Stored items
-=-=-=-=-

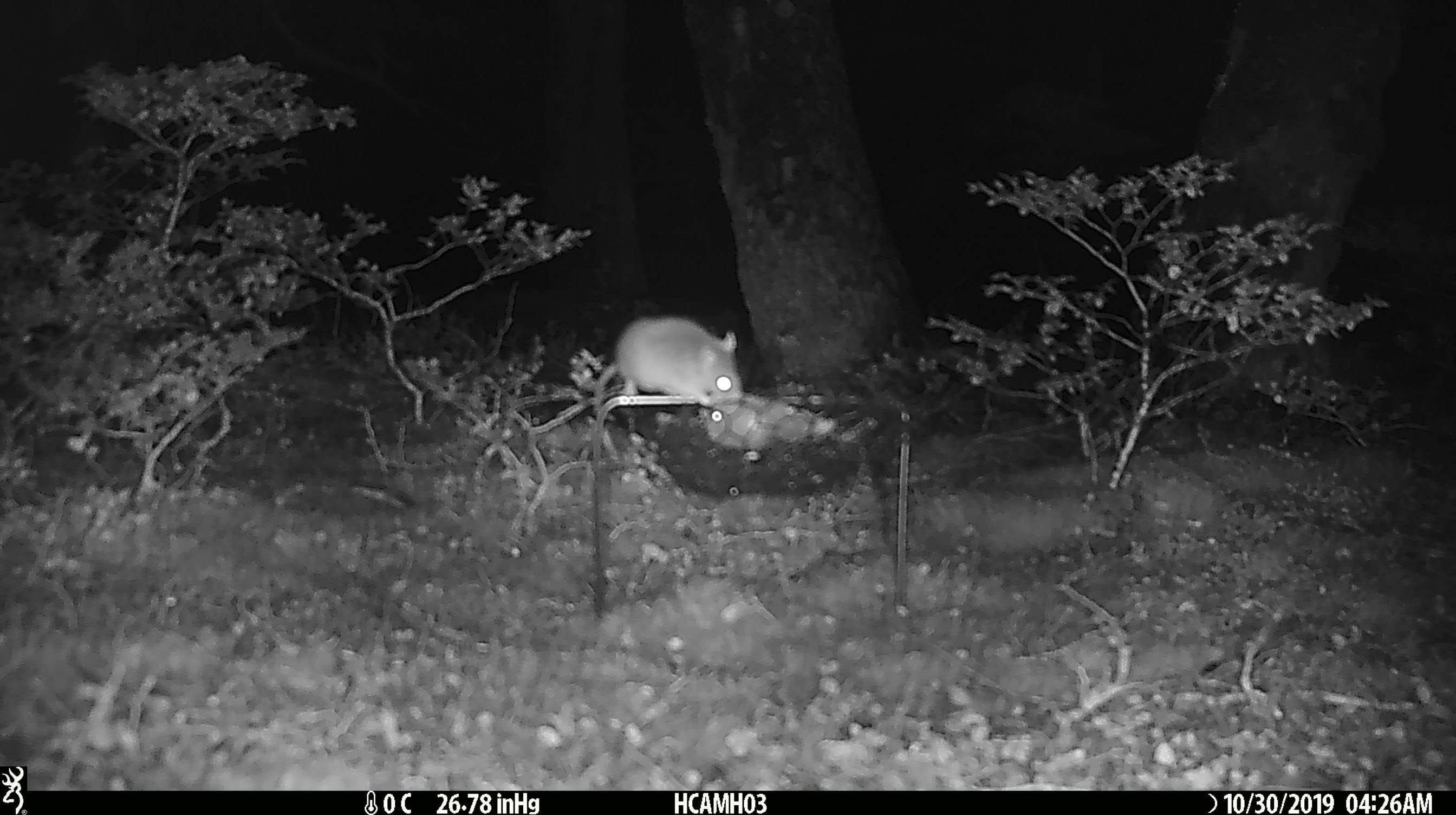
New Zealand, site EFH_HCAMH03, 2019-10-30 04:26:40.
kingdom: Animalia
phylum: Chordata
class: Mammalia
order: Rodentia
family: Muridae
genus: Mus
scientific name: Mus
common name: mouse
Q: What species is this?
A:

-=-=-=-=-

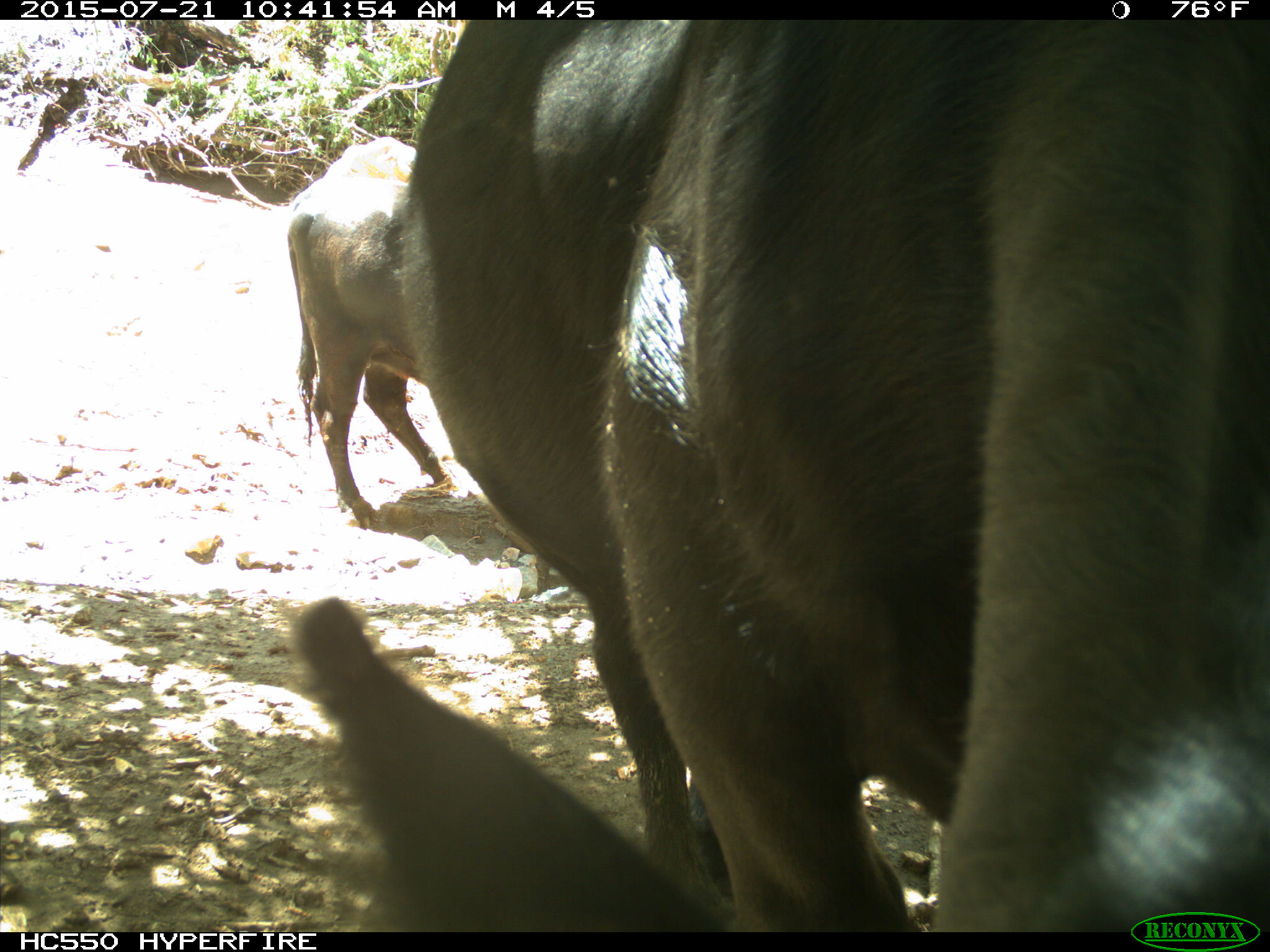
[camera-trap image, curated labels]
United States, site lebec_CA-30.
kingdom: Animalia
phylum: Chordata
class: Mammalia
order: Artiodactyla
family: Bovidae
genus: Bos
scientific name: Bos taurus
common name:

-=-=-=-=-

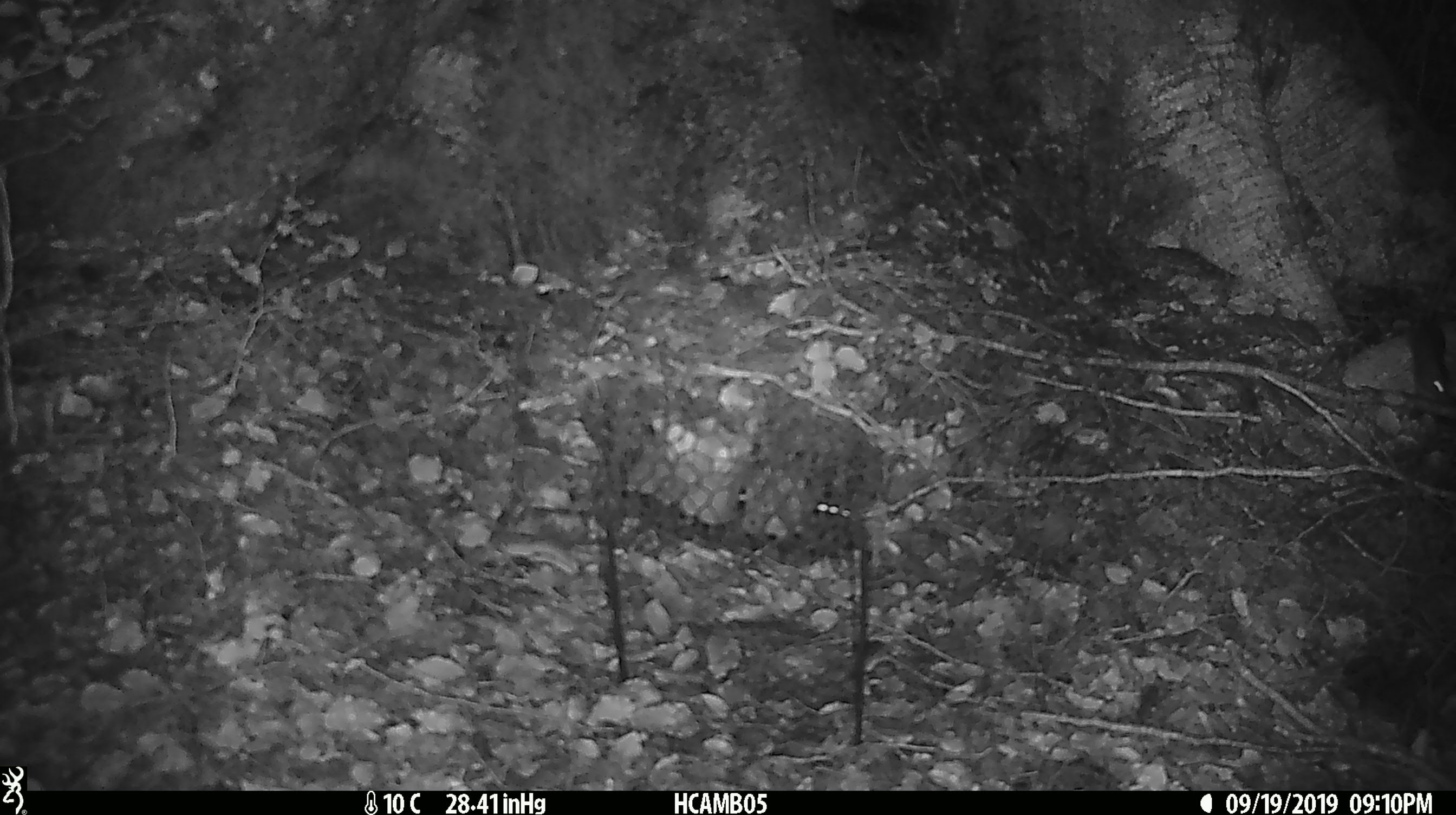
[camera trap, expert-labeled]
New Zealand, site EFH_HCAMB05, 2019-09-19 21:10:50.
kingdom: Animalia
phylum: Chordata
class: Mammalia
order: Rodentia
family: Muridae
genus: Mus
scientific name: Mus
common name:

-=-=-=-=-

Description of the task —
Which of the lines above carry the string "camera"? Copy every one.

Answer to the exercise —
[camera-trap image, curated labels]
[camera trap, expert-labeled]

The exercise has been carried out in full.